Yukarıda bahsedilen ve elde edilen bütün bilgiler dahilinde yapılan genel değerlendirmeler sonucunda bakıldığında; Antik Çağ kozmetik anlayışı, kullanımı ve gereçleri hakkında genel bir bilgi verilmesi ve elde edilen veriler doğrultusunda Anadolu kozmetiği hakkında daha ayrıntılı bilgi sağlanması amacıyla veriler bir araya getirilmiştir. Yayınlanan kazı verileri ve incelenen diğer bilgiler doğrultusunda buluntuların iç bölgeler, Karadeniz ve Doğu Anadolu’da daha az olduğu gözlenmiş, kıyı bölgelerde ise buluntu yoğunluğunun arttığı görülmüştür. Bu buluntuların çoğunun Yunan ve Roma İmparatorluk Dönemi’ne ait oldukları anlaşılmaktadır. Anadolu’da kadınların boya kullandıkları ve parfüm yaptıkları bilinmesine, müzelerde kozmetiğe dair birçok buluntu sergilenmesine rağmen, yapılan araştırmada antik Anadolu kozmetiği özelinde detaylı bilgilere ulaşılamamıştır. Buluntuların yoğunluğu nedeniyle kozmetik konusunda sonraki çalışmalarda, bölgesel anlamda, örneğin Ionia, Urartu ya da Lydia gibi bölgeler ele alınarak dönemsel sınırlandırmalar getirilerek yapılması Anadolu tarihi coğrafyası açısından daha uygun bir sonuç elde edilmesinde önem arz edecektir. Ayrıca, gerçekleşecek bu çalışmaların arkeometrik yöntemlerle de desteklenmesi daha doğru ve geçerli verilerin sağlanması önemlidir. Bu açıdan bazı arkeometrik uygulamalar da yapılmaktadır. Bunun yanı sıra, çalışma sırasında kaynakların çoğunluğunun örneğin, farmakoloji, aromaterapi, alternatif tıp, kimya gibi diğer birçok bilimsel alandan elde edildiği gözlenmiş ve anlaşılmıştır. Yine çalışmada yer alan buluntuların büyük çoğunluğu mezarlardan elde edildiği görülmüştür. Buluntular, ölü gömme gelenekleri, mezar tipleri ve toplumun inanışı dahilinde olsa da, bu eşyalara yaşarken ne kadar önem ve değer verildiği buluntu miktarlarının çok olmasından da anlaşılmaktadır.

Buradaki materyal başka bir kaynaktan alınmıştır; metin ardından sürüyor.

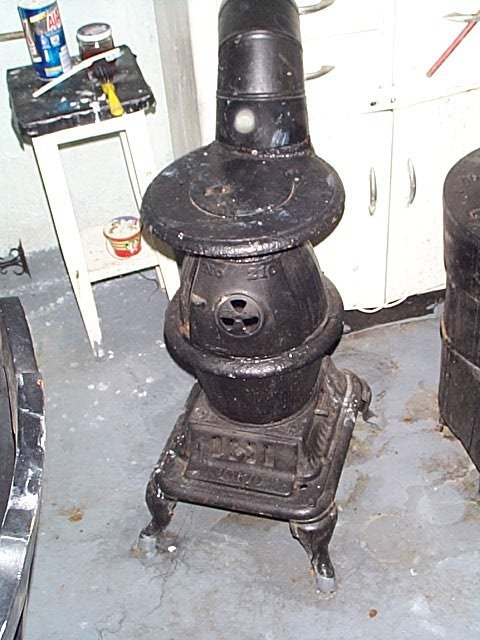 "99O: Umco #210 Cast Iron Pot Belly Stove. Stands 26"" by"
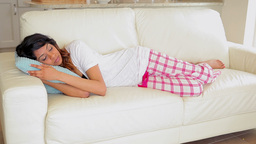 Woman lying on the couch sleeping Stock Video Footage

Kozmetiğin kökeninden gelen güzellik, düzen ve uyum ideali ile insan yaşamında var olan bu ifadeler olumlu olduğu kadar olumsuzluk da barındırmıştır. Özellikle kadın-erkek arasındaki anlayış farkına bağlı olarak kozmetik kullanımı sevildiği kadar karşıt görüşe de neden olmuştur. Örneğin, M.Ö. 750-1100 yılları arasında erkek güzelliği, doğal güzellik olarak görülürken, kadın güzelliği süs ve makyaj ile elde edilen bir güzellik olarak algılanmıştır. Buna rağmen kadınlar makyaj yapmayı sürdürmüşler ve bu yüzden bazen onlar için hoş olmayan sözler söylenmiştir. Yine de bakıldığında, Antik Çağ’ın kozmetiği yalnızca kadınlara yönelik olmamış, erkekler de belli dönemlerdeki anlayışa bağlı olarak makyaj yapmışlardır. Buluntuların ele geçtikleri mezarlarda yapılan çalışmalar sonucunda ise, bırakılan eşyalar arasında yer alan kozmetik amaçlı kap ya da gereçlerin cinsiyet bağlamında bir ayrım göstermediği anlaşılmaktadır. Örneğin, Parion Nekropolü’nde bulunan mezarlardan birisi içerisinden ele geçen strigilisin bir kadına ait olduğu anlaşılması ya da Karamattepe’de bulunmuş bir tarağın (bkz. s.105-110) kadın kullanımına değil erkeklerim kullanımında bir tarak olduğunun anlaşılması gibi. Ancak yine de “güzel olma” ideali daha çok kadına yüklenmiş, onunla özdeşleşmiş ve hedef kitlesi haline gelmiştir. Gelişen teknoloji ve yenilikler sayesinde de günümüzde kozmetik özellikle kadınların vazgeçilmezi olmuş, boya ve kimya sanayisinde, icat edilen ve çeşitlenen birçok yenilik sayesinde cazibesini Antik Çağ’dan bugüne kadar sürdürmeyi başarmıştır. “Güzel ol”ma ideali her zaman kadını ve erkeği bakımlı olmak, daha da güzel olmak için vazgeçilmez bir sürekliliğe davet etmektedir.